Begin DATA SUPPLIED

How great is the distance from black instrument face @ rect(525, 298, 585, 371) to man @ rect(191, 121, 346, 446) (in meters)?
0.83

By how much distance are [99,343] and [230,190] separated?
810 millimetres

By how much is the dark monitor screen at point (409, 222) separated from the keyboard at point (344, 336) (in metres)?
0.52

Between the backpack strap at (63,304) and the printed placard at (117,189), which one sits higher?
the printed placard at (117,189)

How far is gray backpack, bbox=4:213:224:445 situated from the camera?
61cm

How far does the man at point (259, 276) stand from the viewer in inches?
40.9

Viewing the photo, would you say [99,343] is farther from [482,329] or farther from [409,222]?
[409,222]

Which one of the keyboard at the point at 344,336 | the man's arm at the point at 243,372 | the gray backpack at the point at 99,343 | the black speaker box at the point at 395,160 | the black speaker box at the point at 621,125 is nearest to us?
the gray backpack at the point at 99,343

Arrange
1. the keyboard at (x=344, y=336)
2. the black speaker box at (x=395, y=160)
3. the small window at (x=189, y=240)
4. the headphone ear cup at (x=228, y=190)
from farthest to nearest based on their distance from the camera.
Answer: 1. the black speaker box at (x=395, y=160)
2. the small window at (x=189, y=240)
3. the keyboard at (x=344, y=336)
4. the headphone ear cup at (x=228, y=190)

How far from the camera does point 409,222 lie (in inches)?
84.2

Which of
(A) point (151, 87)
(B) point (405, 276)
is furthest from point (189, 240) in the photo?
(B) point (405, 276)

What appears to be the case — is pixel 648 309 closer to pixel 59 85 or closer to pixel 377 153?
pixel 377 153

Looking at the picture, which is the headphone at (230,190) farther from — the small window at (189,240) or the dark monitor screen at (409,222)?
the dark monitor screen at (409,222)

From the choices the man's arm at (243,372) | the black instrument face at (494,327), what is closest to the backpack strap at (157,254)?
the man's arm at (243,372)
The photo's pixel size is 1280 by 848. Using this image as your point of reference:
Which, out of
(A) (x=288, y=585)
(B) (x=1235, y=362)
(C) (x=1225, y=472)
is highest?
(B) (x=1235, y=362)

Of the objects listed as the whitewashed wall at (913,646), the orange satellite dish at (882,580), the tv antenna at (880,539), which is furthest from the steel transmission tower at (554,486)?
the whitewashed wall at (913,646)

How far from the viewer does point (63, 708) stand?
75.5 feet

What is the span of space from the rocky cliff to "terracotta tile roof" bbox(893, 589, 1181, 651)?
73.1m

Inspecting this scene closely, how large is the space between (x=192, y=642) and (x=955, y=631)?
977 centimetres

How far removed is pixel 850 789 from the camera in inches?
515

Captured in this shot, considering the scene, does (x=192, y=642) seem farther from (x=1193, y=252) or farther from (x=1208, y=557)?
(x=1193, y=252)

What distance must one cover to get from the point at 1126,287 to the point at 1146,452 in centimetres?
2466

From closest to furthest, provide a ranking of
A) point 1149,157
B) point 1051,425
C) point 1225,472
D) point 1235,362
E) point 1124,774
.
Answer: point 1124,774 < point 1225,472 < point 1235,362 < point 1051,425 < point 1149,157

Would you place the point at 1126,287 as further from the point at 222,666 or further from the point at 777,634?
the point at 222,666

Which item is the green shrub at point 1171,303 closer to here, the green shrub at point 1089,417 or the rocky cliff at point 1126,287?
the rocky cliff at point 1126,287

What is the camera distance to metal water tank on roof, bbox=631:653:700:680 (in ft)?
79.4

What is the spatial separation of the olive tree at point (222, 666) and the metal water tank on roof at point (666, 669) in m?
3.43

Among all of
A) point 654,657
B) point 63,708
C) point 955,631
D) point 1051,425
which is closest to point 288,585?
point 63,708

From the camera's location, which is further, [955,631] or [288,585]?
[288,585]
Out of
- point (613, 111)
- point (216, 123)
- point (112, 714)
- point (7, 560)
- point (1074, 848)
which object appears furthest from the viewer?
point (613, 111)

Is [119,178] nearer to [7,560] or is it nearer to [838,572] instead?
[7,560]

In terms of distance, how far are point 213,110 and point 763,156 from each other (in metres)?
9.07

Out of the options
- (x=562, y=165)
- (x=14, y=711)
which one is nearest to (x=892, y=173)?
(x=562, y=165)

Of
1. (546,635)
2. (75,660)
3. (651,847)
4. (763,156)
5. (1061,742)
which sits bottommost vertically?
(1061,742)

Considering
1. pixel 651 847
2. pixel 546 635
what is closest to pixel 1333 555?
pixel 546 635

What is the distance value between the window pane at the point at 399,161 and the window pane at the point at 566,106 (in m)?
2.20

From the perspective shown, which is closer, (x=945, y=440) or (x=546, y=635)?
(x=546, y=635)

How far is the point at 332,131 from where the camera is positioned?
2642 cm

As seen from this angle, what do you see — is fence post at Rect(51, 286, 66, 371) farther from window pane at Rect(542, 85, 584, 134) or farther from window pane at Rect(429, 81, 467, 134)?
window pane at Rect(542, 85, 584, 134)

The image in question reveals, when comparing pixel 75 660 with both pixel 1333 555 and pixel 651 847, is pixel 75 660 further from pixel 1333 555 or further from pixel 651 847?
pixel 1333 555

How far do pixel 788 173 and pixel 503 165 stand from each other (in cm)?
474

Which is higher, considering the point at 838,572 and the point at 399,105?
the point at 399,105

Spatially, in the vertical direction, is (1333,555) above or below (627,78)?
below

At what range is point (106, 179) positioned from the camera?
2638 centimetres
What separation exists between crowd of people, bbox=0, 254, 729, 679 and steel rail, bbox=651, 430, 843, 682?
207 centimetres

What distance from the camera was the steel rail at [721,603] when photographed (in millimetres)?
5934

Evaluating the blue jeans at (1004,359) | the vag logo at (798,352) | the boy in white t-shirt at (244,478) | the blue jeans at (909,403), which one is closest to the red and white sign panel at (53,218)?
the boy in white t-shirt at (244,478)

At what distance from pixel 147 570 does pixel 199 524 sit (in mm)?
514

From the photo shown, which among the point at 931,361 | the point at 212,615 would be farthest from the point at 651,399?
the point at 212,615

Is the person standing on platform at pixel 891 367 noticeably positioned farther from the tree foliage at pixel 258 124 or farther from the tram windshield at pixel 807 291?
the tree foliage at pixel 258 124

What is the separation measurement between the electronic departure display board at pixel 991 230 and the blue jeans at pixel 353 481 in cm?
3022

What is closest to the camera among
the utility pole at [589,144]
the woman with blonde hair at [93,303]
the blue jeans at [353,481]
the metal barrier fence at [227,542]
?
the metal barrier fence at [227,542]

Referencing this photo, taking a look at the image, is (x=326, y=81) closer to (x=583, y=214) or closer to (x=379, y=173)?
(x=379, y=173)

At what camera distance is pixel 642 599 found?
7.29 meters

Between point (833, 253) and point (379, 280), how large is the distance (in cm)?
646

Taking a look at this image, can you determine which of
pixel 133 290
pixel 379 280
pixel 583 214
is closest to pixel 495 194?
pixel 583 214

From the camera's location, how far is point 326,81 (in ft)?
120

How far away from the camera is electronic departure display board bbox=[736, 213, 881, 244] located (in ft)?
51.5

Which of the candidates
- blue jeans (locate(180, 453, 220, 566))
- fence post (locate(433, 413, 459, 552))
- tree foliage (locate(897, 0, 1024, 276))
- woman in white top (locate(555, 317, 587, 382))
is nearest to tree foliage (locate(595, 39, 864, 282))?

End DATA SUPPLIED

_SET EXERCISE_
Copy out exactly the lines running from the line with "Referencing this photo, taking" to the end of the records, inclusive.

_SOLUTION BELOW_
Referencing this photo, taking a look at the image, is (x=326, y=81) closer to (x=583, y=214) or closer to (x=379, y=173)?
(x=379, y=173)

At what camera distance is pixel 642 599 found?
7.29 meters

Between point (833, 253) and point (379, 280), how large is the distance (in cm)?
646

Taking a look at this image, can you determine which of
pixel 133 290
pixel 379 280
pixel 583 214
is closest to pixel 495 194?
pixel 583 214

From the camera's location, how far is point 326,81 (in ft)?
120

How far away from the camera is electronic departure display board bbox=[736, 213, 881, 244] located (in ft)?
51.5

Which of the candidates
- blue jeans (locate(180, 453, 220, 566))
- fence post (locate(433, 413, 459, 552))
- tree foliage (locate(897, 0, 1024, 276))
- woman in white top (locate(555, 317, 587, 382))
is nearest to tree foliage (locate(595, 39, 864, 282))?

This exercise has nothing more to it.